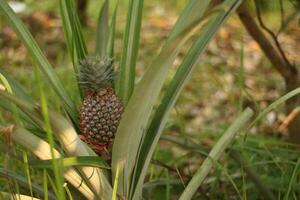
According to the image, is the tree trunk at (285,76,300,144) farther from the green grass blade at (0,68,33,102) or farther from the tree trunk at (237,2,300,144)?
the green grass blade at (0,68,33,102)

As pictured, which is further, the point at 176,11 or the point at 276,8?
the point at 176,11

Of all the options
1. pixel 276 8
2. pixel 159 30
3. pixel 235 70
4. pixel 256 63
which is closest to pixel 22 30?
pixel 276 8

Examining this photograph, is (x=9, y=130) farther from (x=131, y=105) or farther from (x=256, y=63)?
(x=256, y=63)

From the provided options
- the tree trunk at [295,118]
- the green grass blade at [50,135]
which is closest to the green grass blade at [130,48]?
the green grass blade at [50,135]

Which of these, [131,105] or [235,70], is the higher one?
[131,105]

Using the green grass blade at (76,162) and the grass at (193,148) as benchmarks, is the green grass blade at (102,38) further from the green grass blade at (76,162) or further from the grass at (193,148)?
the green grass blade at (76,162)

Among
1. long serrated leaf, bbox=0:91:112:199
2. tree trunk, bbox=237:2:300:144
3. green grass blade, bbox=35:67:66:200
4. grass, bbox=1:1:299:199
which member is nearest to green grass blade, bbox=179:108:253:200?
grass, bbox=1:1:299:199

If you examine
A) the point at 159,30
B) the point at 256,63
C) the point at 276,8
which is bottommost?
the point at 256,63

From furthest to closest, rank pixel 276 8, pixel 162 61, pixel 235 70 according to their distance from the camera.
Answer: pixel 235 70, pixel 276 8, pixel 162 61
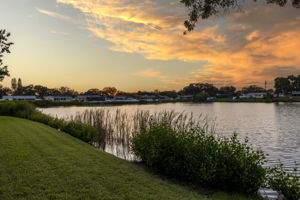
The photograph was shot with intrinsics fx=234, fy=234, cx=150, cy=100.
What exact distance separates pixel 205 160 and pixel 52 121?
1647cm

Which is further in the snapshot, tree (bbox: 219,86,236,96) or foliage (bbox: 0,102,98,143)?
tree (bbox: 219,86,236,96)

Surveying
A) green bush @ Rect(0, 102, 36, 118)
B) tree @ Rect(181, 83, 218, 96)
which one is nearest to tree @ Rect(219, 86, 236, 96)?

• • • •

Goal :: Please output every line of the entries above as a JSON list of strings, one string per line, skipping blank lines and leaving out the picture placeholders.

Answer to the exercise ::
[
  "According to the image, is the tree trunk at (285,76,300,144) farther from the green grass blade at (0,68,33,102) or farther from the tree trunk at (237,2,300,144)?",
  "the green grass blade at (0,68,33,102)",
  "As pictured, which is further, the point at 176,11 or the point at 276,8?",
  "the point at 176,11",
  "Of all the options",
  "1. pixel 276 8",
  "2. pixel 159 30",
  "3. pixel 235 70",
  "4. pixel 256 63",
  "which is closest to pixel 22 30?",
  "pixel 276 8",
  "Examining this photograph, is (x=9, y=130) farther from (x=131, y=105) or farther from (x=256, y=63)?",
  "(x=256, y=63)",
  "From the provided options",
  "- the tree trunk at [295,118]",
  "- the green grass blade at [50,135]",
  "which is closest to the green grass blade at [130,48]?",
  "the green grass blade at [50,135]",
  "Which of these, [131,105] or [235,70], is the higher one?",
  "[131,105]",
  "Using the green grass blade at (76,162) and the grass at (193,148) as benchmarks, is the green grass blade at (102,38) further from the green grass blade at (76,162) or further from the grass at (193,148)?",
  "the green grass blade at (76,162)",
  "Among",
  "1. long serrated leaf, bbox=0:91:112:199",
  "2. tree trunk, bbox=237:2:300:144",
  "3. green grass blade, bbox=35:67:66:200",
  "4. grass, bbox=1:1:299:199",
  "which member is nearest to green grass blade, bbox=179:108:253:200?",
  "grass, bbox=1:1:299:199",
  "If you examine",
  "A) the point at 159,30",
  "B) the point at 256,63",
  "C) the point at 276,8",
  "which is bottommost?",
  "the point at 256,63",
  "From furthest to closest, rank pixel 276 8, pixel 162 61, pixel 235 70 according to their distance from the camera.",
  "Answer: pixel 235 70, pixel 276 8, pixel 162 61",
  "The photograph was shot with intrinsics fx=234, fy=234, cx=150, cy=100.",
  "What exact distance separates pixel 205 160 and pixel 52 121?",
  "1647cm",
  "Which is further in the snapshot, tree (bbox: 219,86,236,96) or foliage (bbox: 0,102,98,143)?",
  "tree (bbox: 219,86,236,96)",
  "Surveying",
  "A) green bush @ Rect(0, 102, 36, 118)",
  "B) tree @ Rect(181, 83, 218, 96)",
  "which one is nearest to tree @ Rect(219, 86, 236, 96)?"
]